Fears among institutional investors such as JPMorgan Asset Management, Pimco, BNP Paribas are centered on one point: if the Fed reduces communication clarity, the market will fill the gaps with more speculation. Pimco's Tiffany Wilding expects that future Fed communication may be more ambiguous, press conferences may also decrease, and event risks will rise accordingly.


Powell Aims to Break the "Echo Chamber," Some Investors Instead Welcome Volatility


Powell's weakening of forward guidance was not a spur-of-the-moment decision. He has long criticized dot plots and forward guidance for potentially binding the Fed to its own forecasts and causing market pricing to excessively revolve around central bank hints, rather than reflecting investors' independent assessments of the economy and inflation.


His concern is that an "echo chamber" has formed between the Fed and the market. The Fed provides a path, investors trade around the path, financial conditions change, which in turn affects the Fed's assessment. Over time, the market's focus is not on the economy itself, but on what the Fed's next statement might be.


Some investors agree with this perspective. Professionals from Capital Group and BlackRock believe that reducing certainty is not necessarily a bad thing. If the market can no longer easily bet on the Fed paving the way in advance, leverage and speculation may converge, and financial conditions may tighten. In a period where inflation still poses upside risks, this could actually help policy transmission.


The views of macro hedge funds are more direct. Increased volatility brings about more trading opportunities. Over the past few years, forward guidance and dot plots have reduced policy surprises, making some trades overcrowded. If the Powell-era Fed is more willing to leave room for surprises, rate, FX, and yield curve trades will all become active again.


Tools of the Crisis Era Reconsidered in a High-Interest Rate Environment


Forward guidance and dot plots were initially part of post-crisis monetary policy tools. In 2012, during the Bernanke era, the dot plot was introduced when the U.S. was in a near-zero interest rate environment for an extended period. The Fed needed to lower long-term rates through communication, informing the market that low rates would be maintained for longer to stimulate credit and investment.

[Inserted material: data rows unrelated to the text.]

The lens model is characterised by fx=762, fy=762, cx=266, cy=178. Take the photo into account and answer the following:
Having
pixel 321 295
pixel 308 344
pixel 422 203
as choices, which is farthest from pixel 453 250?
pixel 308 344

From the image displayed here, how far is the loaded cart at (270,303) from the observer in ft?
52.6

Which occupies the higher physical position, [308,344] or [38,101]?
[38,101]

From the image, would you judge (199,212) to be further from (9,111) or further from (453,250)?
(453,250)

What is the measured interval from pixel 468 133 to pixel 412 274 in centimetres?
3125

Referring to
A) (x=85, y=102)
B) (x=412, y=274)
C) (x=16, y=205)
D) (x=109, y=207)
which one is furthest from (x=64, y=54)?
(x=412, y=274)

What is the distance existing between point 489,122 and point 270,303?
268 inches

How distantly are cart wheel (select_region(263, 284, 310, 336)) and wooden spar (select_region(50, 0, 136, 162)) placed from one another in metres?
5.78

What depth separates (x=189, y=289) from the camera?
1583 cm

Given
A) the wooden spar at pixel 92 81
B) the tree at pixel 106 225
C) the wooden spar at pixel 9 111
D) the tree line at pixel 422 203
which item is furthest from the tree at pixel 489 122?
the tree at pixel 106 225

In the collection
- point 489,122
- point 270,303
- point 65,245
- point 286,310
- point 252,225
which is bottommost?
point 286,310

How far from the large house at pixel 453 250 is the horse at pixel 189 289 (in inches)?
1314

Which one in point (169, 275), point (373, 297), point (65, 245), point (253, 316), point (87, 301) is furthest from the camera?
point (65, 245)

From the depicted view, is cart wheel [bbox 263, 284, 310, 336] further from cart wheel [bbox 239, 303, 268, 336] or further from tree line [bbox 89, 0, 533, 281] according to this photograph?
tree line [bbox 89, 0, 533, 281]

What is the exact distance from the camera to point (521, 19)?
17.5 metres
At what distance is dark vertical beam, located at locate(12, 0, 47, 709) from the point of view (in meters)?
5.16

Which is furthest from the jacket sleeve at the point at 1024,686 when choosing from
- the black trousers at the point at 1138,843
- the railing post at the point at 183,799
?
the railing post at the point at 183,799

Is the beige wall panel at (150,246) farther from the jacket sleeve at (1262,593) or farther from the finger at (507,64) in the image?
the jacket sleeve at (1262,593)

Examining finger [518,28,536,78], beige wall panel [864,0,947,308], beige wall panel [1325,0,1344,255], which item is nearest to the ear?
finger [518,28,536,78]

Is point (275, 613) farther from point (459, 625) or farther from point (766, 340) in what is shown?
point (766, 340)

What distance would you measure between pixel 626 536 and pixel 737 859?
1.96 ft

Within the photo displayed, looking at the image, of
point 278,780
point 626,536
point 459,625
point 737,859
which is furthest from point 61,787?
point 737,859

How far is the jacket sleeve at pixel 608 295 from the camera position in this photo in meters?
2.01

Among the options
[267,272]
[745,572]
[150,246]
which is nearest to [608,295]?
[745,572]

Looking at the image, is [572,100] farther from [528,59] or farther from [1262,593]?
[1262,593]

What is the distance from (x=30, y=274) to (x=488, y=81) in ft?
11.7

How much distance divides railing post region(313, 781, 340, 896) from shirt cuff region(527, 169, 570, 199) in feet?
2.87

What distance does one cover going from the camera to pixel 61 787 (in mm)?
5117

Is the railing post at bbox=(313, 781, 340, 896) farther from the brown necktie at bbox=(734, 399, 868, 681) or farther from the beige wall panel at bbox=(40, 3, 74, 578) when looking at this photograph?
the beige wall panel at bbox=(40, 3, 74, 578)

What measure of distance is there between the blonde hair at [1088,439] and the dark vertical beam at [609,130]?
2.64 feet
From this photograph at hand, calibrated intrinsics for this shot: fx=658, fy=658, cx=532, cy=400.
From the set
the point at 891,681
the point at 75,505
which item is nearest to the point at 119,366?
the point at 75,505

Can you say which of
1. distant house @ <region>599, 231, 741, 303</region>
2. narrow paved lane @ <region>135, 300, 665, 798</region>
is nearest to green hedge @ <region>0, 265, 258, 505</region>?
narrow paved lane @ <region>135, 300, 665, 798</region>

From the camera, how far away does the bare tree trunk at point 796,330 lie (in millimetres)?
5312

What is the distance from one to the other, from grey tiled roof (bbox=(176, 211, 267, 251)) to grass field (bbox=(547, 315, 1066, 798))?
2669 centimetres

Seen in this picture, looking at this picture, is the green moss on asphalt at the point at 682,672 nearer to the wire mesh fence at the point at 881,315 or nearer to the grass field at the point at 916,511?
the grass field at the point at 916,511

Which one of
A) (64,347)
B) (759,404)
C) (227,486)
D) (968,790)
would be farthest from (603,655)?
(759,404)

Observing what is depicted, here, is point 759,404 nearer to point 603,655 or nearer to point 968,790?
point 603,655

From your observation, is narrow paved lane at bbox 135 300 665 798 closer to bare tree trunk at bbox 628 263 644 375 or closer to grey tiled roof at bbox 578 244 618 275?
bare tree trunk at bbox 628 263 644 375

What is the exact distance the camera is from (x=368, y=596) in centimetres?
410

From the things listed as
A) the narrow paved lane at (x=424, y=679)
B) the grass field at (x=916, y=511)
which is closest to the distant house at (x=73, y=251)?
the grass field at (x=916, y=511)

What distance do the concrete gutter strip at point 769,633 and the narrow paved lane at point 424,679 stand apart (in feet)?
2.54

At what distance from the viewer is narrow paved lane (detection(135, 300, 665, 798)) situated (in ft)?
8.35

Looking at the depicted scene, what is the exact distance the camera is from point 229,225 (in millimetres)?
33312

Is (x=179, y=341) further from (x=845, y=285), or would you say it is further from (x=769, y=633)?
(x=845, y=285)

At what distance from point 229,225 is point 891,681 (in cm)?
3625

The environment today is different. The policy rate is still in the 3.50%-3.75% range, inflationary pressure has not completely subsided, and energy prices and geopolitical conflicts could further raise inflation expectations. In this context, continuing to provide the market with too many rate path hints can easily be criticized for encouraging investors to front-run a policy shift, thereby weakening the anti-inflationary stance.


The debate lies here as well. Transparency has been seen as a significant advancement of modern central banking, as it can reduce misunderstandings and panic. However, when transparency turns into market reliance on the central bank's path in a mechanical way, the Fed's room to preserve policy flexibility diminishes.


Currently, the Fed has not abandoned the dot plot or announced a compressed press conference. What will truly impact the bond market is how far the working group will push this reform. If it's only a reduction in path hints in the statement, the market can gradually adapt; if the Chair refrains from submitting the dot plot for an extended period, or even further reduces forward guidance materials and press conferences, the bond market will face a Fed with fewer signposts.


For Powell, this is a step towards reducing market reliance on Fed hints. For US bond investors, every future piece of data and speech may become more challenging to trade and more likely to be reflected in borrowing costs.